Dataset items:

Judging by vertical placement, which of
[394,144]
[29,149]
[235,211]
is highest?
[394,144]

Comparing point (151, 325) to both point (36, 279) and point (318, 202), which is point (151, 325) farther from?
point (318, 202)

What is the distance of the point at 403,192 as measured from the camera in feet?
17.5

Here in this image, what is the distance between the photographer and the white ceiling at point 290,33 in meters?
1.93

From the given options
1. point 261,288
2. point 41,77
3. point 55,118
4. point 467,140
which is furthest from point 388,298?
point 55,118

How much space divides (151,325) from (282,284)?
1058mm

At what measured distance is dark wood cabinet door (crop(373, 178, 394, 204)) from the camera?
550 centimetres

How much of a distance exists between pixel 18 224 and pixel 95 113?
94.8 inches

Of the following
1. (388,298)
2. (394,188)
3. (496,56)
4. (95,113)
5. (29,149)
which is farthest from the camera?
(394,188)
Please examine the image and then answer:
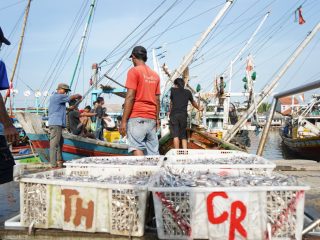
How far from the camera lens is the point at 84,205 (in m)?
→ 2.63

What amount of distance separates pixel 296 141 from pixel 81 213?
920 inches

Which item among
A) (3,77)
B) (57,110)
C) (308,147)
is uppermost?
(3,77)

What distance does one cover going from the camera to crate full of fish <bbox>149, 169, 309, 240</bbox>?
241 centimetres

## Required task:
Copy every one of the items above word for word, leaving out the pictures.

## Written reply:
Judging by vertical placement, which of
[394,144]
[29,149]
[235,211]
is highest?
[394,144]

Comparing point (151, 325) to both point (36, 279) and point (318, 202), which is point (151, 325) farther from?
point (318, 202)

What is the distance of the point at 403,192 as measured from the camera in feet?
17.5

Here in this image, what is the distance between the photographer and the white ceiling at point 290,33 in meters?
1.93

From the given options
1. point 261,288
2. point 41,77
3. point 55,118
4. point 467,140
which is furthest from point 388,298?
point 55,118

How much space divides (151,325) from (282,284)?
1058mm

At what measured distance is dark wood cabinet door (crop(373, 178, 394, 204)) from the camera?
550 centimetres

How much of a distance exists between pixel 18 224 and pixel 95 113?
94.8 inches

Of the following
1. (388,298)
2. (394,188)
3. (496,56)
4. (95,113)
5. (29,149)
which is farthest from the camera?
(394,188)
Please examine the image and then answer:
How far from the camera lens is the point at 84,205 (in m)?
→ 2.63

What amount of distance separates pixel 296 141 from pixel 81 213?
920 inches

Which item among
A) (3,77)
B) (57,110)
C) (308,147)
is uppermost?
(3,77)

What distance does one cover going from the camera to crate full of fish <bbox>149, 169, 309, 240</bbox>?
241 centimetres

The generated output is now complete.